**Goal of the exercise**
Please reproduce the rows from the line with "Tons of awesome" to the line with "Whogg Radio 1090 - Military Green - 19", keeping every character unchanged.

**Records to process**
BEGIN
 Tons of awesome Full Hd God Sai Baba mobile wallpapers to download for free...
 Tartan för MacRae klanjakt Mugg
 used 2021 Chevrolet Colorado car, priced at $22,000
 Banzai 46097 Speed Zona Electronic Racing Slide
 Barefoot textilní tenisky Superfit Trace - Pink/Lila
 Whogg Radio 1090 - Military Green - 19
END
BEGIN
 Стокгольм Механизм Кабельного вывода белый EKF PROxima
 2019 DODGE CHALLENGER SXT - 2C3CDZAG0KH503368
END
**Response area**
 Tons of awesome Full Hd God Sai Baba mobile wallpapers to download for free...
 Tartan för MacRae klanjakt Mugg
 used 2021 Chevrolet Colorado car, priced at $22,000
 Banzai 46097 Speed Zona Electronic Racing Slide
 Barefoot textilní tenisky Superfit Trace - Pink/Lila
 Whogg Radio 1090 - Military Green - 19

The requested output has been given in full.